A photo essay.
It’s hard not to have a happy Halloween in New Haven, a place that breezily subverts the motifs meant to menace us.
The city’s pretty and pleasant graveyards, like Grove Street and Beaverdale, aren’t grave at all. Its four bodies of water tell us fog is grand, not grim. The witty grotesques dotting Yale’s neo-Gothic architecture show us monsters have a playful side. The bones and skeletons of the Peabody Museum amaze and enlighten us, while the city’s escalating cocktail scene has made us perhaps dangerously unafraid of potions and elixirs.

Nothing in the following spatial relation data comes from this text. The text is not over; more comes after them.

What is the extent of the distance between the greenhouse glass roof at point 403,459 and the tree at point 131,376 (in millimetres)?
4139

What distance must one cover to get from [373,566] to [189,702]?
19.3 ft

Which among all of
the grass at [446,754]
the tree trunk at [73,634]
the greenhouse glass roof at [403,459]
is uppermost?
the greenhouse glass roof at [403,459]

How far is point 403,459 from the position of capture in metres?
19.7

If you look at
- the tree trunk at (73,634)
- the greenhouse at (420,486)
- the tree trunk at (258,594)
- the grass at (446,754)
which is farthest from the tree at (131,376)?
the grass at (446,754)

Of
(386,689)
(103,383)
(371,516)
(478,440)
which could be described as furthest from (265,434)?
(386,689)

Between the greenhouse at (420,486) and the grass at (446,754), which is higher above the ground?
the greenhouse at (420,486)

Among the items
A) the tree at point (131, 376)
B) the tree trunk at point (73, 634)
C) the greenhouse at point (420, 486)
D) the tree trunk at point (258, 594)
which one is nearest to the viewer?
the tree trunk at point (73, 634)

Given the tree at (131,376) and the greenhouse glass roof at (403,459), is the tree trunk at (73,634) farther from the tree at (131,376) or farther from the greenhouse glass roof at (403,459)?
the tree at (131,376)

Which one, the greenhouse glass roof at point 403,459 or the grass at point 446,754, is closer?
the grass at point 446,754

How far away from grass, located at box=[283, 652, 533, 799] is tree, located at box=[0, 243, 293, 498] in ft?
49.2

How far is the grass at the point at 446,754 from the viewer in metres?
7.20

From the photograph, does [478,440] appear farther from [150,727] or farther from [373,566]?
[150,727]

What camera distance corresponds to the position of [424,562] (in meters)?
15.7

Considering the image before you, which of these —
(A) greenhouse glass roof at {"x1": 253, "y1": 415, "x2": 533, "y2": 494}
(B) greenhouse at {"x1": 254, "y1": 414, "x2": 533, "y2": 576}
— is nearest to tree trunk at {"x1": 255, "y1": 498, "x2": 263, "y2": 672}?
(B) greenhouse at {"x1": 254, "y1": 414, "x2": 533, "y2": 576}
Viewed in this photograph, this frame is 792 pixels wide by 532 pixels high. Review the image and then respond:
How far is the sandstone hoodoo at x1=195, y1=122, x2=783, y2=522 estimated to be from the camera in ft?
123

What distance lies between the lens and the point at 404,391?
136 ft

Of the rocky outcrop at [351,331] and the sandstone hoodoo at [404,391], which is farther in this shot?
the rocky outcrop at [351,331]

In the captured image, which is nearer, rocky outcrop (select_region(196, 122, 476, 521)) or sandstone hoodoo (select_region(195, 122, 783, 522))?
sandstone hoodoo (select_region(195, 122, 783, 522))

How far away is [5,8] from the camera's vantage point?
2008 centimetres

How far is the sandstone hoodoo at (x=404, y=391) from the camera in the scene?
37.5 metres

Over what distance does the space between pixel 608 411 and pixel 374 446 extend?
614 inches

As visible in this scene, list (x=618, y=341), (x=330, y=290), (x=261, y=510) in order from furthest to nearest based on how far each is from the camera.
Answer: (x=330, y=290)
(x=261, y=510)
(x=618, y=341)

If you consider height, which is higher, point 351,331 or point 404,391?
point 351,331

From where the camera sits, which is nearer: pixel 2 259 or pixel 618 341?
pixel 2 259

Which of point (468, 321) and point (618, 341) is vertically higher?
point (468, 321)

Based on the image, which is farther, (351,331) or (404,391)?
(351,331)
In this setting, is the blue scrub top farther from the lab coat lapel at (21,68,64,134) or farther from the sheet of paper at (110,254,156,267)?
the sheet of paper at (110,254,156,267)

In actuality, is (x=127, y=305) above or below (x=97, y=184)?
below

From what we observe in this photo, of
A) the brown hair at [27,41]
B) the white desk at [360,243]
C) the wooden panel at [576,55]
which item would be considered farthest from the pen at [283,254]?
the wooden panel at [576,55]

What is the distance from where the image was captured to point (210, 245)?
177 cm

Even the city’s one enduring ghost story, involving a sunken New Haven trading vessel-turned-“phantom ship,” which early settlers claimed to have seen sailing the horizon in 1647, is really about the haunting power of grief and dashed hopes. Meanwhile, today, the city’s most potent source of mythology, the Skull and Bones secret society, is also less ghastly than it appears, because however powerful it may be, the fact that it’s built on secrecy means it’s more afraid of us.
So it’s already assured, but I’ll say it anyway: Happy Halloween, New Haven.
Photo Key:
1. Beaverdale Memorial Park.
2. Big bad wolf/lawyer on Yale’s Sterling Law Building.
3. The Great Hall of Dinosaurs at the Peabody Museum.
4. A Mumbai Manhattan at Sherkaan.
5. Jesse Talbot’s The Embarkation of the Phantom Ship (c. 1850) at the New Haven Museum.
6. Fog along City Point.
7. A concoction at Hamilton Park.
8. Skull and Bones.
9. Grove Street Cemetery.
10. Fog from the bluffs at Fort Nathan Hale Park.